Document embeddings

alberto · February 7, 2022, 8:50pm

Based on your experience when creating a document embedding from a list of sentence embeddings what is the best way to combine them? i. e. Are better approaches than average pooling? The goal is to use similarity search at document level.

jamesbriggs · February 9, 2022, 4:03pm

Unfortunately I’m not aware of anything, there were methods in the past like doc2vec that dealt with this but I’m not sure how effective they were. Same goes for average pooling of many sentences over a document, I don’t believe it would be hugely effective, particularly for longer documents.

NilsReimers · February 9, 2022, 8:56pm

Hi,
doc2vec doesn’t work. Not even the co-authors were able to re-produce the results presented in doc2vec.

Do you really need a single embedding for a doc? This is usually quite problematic. You can see it as a compression. When you embed to 512 dimensions, you compress to 512 * 2bytes per dimension = 1024bytes. The longer your document, the more information you will loose. It doesn’t matter if your doc has 10k, 100k, or 1M characters, you always encode to 1024 bytes => the longer your document, the more information is lost.

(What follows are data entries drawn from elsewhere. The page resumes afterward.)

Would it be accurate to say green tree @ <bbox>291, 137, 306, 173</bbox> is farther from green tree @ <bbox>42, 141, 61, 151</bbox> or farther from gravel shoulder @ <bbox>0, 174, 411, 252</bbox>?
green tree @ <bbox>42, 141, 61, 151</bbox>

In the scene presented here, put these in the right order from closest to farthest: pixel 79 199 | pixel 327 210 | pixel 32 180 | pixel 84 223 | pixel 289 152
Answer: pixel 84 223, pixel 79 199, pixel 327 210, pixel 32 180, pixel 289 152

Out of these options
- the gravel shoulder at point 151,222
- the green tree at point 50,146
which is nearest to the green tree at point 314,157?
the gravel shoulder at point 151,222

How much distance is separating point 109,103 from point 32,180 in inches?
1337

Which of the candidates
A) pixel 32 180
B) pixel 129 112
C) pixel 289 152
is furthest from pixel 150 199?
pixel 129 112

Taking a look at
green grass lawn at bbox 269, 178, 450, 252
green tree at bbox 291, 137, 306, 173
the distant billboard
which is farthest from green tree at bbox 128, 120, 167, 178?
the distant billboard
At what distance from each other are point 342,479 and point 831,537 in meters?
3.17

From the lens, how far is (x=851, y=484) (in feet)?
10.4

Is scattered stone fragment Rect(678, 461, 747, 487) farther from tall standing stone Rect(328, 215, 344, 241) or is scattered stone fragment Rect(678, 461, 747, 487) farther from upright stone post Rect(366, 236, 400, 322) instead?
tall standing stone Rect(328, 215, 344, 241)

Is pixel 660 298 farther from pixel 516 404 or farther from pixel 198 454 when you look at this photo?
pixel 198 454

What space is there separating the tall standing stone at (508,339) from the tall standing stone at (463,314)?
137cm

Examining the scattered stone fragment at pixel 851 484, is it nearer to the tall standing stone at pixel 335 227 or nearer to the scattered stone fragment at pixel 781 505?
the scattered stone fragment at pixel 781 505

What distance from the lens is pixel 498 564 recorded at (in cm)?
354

The better solution is in most cases to split your document into paragraphs and then to encode the paragraphs individually. This gives you for each document a flexible number of embeddings.

It then depends on your task how you work with this setup. If you do retrieval, the setup is quite easy: Retrieve the top-k paragraphs matching your query, and map the paragraphs back to document ids.

You might need to retrieve more paragraphs. E.g. if you want top-10 documents, it make sense to e.g. retrieve top-20 or top-50 paragraphs as several paragraphs from the same document might be returned.

For clustering or document similarity you have to use a slightly different strategy.